> _REQUIRED TASK_
Set down, word for word, the part of the rational-equation example below that starts at "Note any value" and ends at "by the LCD.".

> _PAGE EXTRACT_
□ □ □

The solution is $x=-1$.

Example $\PageIndex{10}$

Solve: $$\dfrac{m+11}{m^{2}-5 m+4}=\dfrac{5}{m-4}-\dfrac{3}{m-1} \nonumber$$

Solution

Note any value of the variable that would make any denominator zero. Use the factored form of the quadratic denominator.

$$\dfrac{m+11}{(m-4)(m-1)}=\dfrac{5}{m-4}-\dfrac{3}{m-1}, m \neq 4, m \neq 1 \nonumber$$

Find the least common denominator of all denominators in the equation. The LCD is $(m-4)(m-1)$

Clear the fractions by multiplying both sides of the equation by the LCD.

$$(m-4)(m-1)\left(\dfrac{m+11}{(m-4)(m-1)}\right)=(m-4)(m-1)\left(\dfrac{5}{m-4}-\dfrac{3}{m-1}\right) \nonumber$$

Distribute.

$$(m-4)(m-1)\left(\dfrac{m+11}{(m-4)(m-1)}\right)=(m-4)(m-1) \dfrac{5}{m-4}-(m-4)(m-1) \dfrac{3}{m-1} \nonumber$$

Remove common factors.

□ □ □

> _PROVIDED DATA_
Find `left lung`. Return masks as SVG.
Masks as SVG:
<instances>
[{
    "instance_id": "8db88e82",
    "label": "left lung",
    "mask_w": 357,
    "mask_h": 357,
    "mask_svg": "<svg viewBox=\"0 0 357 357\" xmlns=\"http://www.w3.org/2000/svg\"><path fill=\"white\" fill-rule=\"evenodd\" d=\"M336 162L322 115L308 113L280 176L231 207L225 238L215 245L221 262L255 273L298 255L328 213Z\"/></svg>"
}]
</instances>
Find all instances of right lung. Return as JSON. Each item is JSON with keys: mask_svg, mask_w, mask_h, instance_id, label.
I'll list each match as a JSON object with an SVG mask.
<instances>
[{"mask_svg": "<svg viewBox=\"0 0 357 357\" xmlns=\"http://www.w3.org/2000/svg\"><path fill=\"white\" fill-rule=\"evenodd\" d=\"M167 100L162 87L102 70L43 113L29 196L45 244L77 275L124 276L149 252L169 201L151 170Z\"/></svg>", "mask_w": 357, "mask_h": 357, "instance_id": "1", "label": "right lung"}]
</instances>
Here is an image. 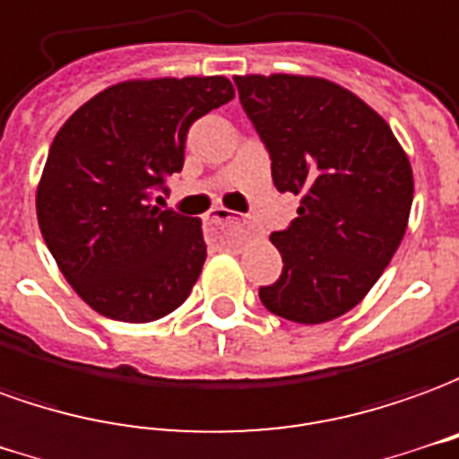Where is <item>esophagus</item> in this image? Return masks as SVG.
Instances as JSON below:
<instances>
[{
    "instance_id": "obj_1",
    "label": "esophagus",
    "mask_w": 459,
    "mask_h": 459,
    "mask_svg": "<svg viewBox=\"0 0 459 459\" xmlns=\"http://www.w3.org/2000/svg\"><path fill=\"white\" fill-rule=\"evenodd\" d=\"M207 224H239V217L230 214L224 207H214L212 212L207 214Z\"/></svg>"
}]
</instances>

□ □ □

> _TASK OUTPUT_
Note any value of the variable that would make any denominator zero. Use the factored form of the quadratic denominator.

$$\dfrac{m+11}{(m-4)(m-1)}=\dfrac{5}{m-4}-\dfrac{3}{m-1}, m \neq 4, m \neq 1 \nonumber$$

Find the least common denominator of all denominators in the equation. The LCD is $(m-4)(m-1)$

Clear the fractions by multiplying both sides of the equation by the LCD.